→ Excerto selecionado:
++++++

Aliás, o Tribunal Constitucional já se pronunciou, em 2000 (acórdão n.º 41/2000, de 26 de janeiro), relativamente à possibilidade de ser decretada a suspensão do exercício de funções autárquicas como medida de coação, por parte de um presidente de Câmara, arguido, entendendo que violaria a Constituição uma interpretação que abrangesse o titular de cargo político, no caso autárquico, permitindo a suspensão das suas funções antes de julgamento. No entanto, em 2007, uma alteração ao Código de Processo Penal, promovida pelo Governo PS de José Sócrates primeiro-ministro e Alberto Costa ministro da Justiça, veio precisamente alterar a redação, no caso da alínea a) do n.º 1 do artigo 199.º, alargando o âmbito da suspensão de atividade -- e, pelo menos desde 2007, parece ser já possível, sem dúvida constitucional, que seja suspenso do exercício do seu cargo político enquanto decorra o inquérito alguém constituído arguido, por decisão de um juiz. Se tal sucede ou não, seria bom de se ver.

Neste momento, mesmo não exercendo nenhum cargo público, para além eventualmente da docência numa universidade pública, creio que sou arguido por conduzir a 58 km/h numa localidade com limite máximo de 50 km/h, mesmo não tendo sido eu o condutor desse carro, vendido por mim seis meses antes como retoma e não registado pelo novo proprietário -- sim, esta infração ao Código da Estrada implica a constituição como arguido. Sabemos, portanto, que é muito fácil ser-se constituído arguido e tem-se, aliás, vindo a compreender de forma mais alargada que esse é um estatuto de defesa e de lealdade processual e não necessariamente um estado infamante e pré-condenatório, como se ensina há muitos anos nas faculdades de Direito. Aliás, deve ser conhecido também que, segundo os dados estatísticos oficiais (2021), dos arguidos julgados em primeira instância em Portugal 33,1% foram absolvidos e 66,9% foram condenados, antes da apreciação de recurso. Não há, portanto, uma identidade óbvia nem expressiva entre a constituição como arguido e a condenação em julgamento, como é natural.

Dito isto... Tem um eleito, nacional, regional ou local, condições e legitimidade política para continuar em funções depois de ter sido constituído arguido ou acusado, antes de qualquer juízo definitivo de responsabilidade? A resposta da realidade tem sido uma -- depende. O que manifestamente não faz sentido é criar-se um ambiente em que qualquer início de investigação criminal corresponda a uma condenação geral e absoluta dos envolvidos. Isto é verdade para qualquer pessoa e não deve ser criado um contexto de populismo judiciário-penal que tem, na verdade, dois efeitos muito concretos: o de alimentar um discurso público populista e demagógico, antipolíticos, com expressão nas urnas; e o de afastar pessoas com qualidade e autonomia do exercício de cargos públicos, que não querem ver-se enlameadas nos jornais e nas televisões antes muitas vezes de se poderem sequer defender.

Juízes, Ministério Público e polícias devem fazer o seu trabalho. A nós, cidadãos, cabe-nos também fazer o nosso.

++++++

→ Exercícios a resolver:
A - Repita sem alterações tudo o que vai de "Dito isto... Tem" até "poderem sequer defender." no excerto sobre a constituição como arguido.
B - Segundo os dados estatísticos oficiais de 2021 citados no excerto sobre a constituição como arguido, que percentagem dos arguidos julgados em primeira instância em Portugal foi absolvida?

→ Dados fornecidos:
++++++

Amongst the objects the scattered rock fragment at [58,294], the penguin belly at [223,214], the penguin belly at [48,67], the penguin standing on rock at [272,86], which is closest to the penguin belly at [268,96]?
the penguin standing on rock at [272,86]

++++++

→ Resultados das tarefas:
A -
Dito isto... Tem um eleito, nacional, regional ou local, condições e legitimidade política para continuar em funções depois de ter sido constituído arguido ou acusado, antes de qualquer juízo definitivo de responsabilidade? A resposta da realidade tem sido uma -- depende. O que manifestamente não faz sentido é criar-se um ambiente em que qualquer início de investigação criminal corresponda a uma condenação geral e absoluta dos envolvidos. Isto é verdade para qualquer pessoa e não deve ser criado um contexto de populismo judiciário-penal que tem, na verdade, dois efeitos muito concretos: o de alimentar um discurso público populista e demagógico, antipolíticos, com expressão nas urnas; e o de afastar pessoas com qualidade e autonomia do exercício de cargos públicos, que não querem ver-se enlameadas nos jornais e nas televisões antes muitas vezes de se poderem sequer defender.

B - Foram absolvidos 33,1% dos arguidos julgados em primeira instância.